Bruckner lembra também que toda a atual noção de felicidade vem do célebre filósofo Voltaire, tirada do poema Le Mondain (O Mundano, 1736): “O Paraíso terrestre é onde estou” (BRUCKNER, apud VOLTAIRE, 2002, p. 39). Na frase, o homem parece ter a opção de sair de um extremo ao outro. Assim, cria a ilusão de não mais ser atormentado pelas variações da natureza (variações estas que, como diria Nietzsche, compõem a própria estrutura orgânica do homem) e se coloca como senhor de si. É, no fundo, “uma defesa contra a infelicidade do presente em nome de uma idealização relacionada a paraísos remotos. O amanhã se torna novamente a eterna categoria do sacrifício” (Ibdem, p. 43).
No entanto, diz Bruckner, para vislumbrar um sentido mais genuíno de felicidade, esta não pode ser tida como o objetivo primeiro na vida. Antes, “[a felicidade], assim como o sofrimento, tem que ser subordinada à liberdade” (Ibdem, p. 239). Liberdade num sentido de “cimentar” um percurso mínimo para reconhecer-se a si mesmo como ser intersubjetivo, em seus variados problemas cotidianos. É, em algum grau, procurar despir-se, mesmo que isso ocorra nos “raros momentos de inquietação, dos alarmes” (Ibdem, p. 239).

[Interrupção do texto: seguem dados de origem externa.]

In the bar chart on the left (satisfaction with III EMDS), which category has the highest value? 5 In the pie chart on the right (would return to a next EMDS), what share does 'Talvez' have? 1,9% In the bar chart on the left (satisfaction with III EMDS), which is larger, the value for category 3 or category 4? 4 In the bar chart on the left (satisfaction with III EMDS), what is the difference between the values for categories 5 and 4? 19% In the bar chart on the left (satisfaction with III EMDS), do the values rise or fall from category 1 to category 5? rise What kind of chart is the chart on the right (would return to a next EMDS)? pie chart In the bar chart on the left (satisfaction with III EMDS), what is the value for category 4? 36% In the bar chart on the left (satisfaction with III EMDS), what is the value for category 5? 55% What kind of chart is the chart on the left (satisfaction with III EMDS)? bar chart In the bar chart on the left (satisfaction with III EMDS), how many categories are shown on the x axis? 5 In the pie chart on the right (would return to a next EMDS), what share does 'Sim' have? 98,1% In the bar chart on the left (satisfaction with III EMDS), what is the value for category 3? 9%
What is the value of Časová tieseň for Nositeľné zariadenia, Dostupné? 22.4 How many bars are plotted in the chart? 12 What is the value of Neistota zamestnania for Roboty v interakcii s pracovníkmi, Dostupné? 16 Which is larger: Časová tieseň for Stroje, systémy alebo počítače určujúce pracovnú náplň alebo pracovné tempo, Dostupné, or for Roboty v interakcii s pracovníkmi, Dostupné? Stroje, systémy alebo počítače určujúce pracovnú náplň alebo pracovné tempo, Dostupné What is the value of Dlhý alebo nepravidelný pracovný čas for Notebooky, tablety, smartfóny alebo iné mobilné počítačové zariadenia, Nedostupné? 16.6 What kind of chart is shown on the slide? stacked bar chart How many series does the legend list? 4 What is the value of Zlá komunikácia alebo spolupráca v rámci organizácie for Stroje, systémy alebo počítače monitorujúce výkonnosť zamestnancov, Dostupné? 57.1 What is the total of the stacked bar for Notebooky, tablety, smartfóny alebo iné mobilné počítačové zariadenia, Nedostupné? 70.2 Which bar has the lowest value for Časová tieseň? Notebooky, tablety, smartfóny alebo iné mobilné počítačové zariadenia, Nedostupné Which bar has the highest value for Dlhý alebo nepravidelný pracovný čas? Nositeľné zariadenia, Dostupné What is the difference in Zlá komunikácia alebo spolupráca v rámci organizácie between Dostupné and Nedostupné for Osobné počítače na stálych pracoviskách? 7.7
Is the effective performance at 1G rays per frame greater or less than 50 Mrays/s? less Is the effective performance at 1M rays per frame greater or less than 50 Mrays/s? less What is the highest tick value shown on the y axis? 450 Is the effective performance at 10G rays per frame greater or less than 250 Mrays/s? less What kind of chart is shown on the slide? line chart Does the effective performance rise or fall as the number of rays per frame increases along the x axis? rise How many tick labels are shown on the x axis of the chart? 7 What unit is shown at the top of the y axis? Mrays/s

A tarefa não parece ser nada fácil. Jogue a primeira pedra quem nunca fez aquela cara de alegria para uma foto no Facebook, quando na verdade, interiormente, não estava em um dos seus melhores dias. Como denuncia Bruckner, nestes casos, o que importa é “a impressão passada”. O resto, joga-se para debaixo do tapete. Isso até o dia em que algum médico prescrever doses diárias de Prozac, ou que finalmente o agente queira livrar-se de um emaranhado de camadas ilusoriamente protetoras e aceite, assim, se deparar com as suas fragilidades. Aqui, neste ponto, pode haver um início de percurso rumo a uma felicidade genuína.
Notas:
1– Estágio estético é quando alguém “vive para o aqui e agora e visa sempre o prazer, acreditando que bom é aquilo que é belo e agradável. Tal pessoa vive inteiramente no mundo dos sentidos e é extremamente focada na sensualidade e acorda e dorme priorizando os apetites dos sentidos”. (Almeida Silva, Michel Gustavo. kierkegaard e os três estágios da existência humana. Disponível em http://filosofiaeliteraturacomvinhotinto.blogspot.com.br/2012/08/kierkegaard-e-os-tres-estagios-da.html . Acessado em 05/10/2013)
2– KARNAL, Leandro. Temor e Tremor – CPFL Cultura. Disponível emhttp://www.youtube.com/watch?v=Bk4DkKaL6L8 . Acessado em 04/10/2013.
REFERÊNCIAS:
BRUCKNER, Pascal. A Euforia Perpétua. Rio de Janeiro: Difel, 2002.
DWORKING, Ronald W. Felicidade Artificial – O lado negro da nova classe feliz. São Paulo: Planeta, 2007.
KIERKEGAARD, Soren. Temor e Tremor. São Paulo: Hemus, 2008.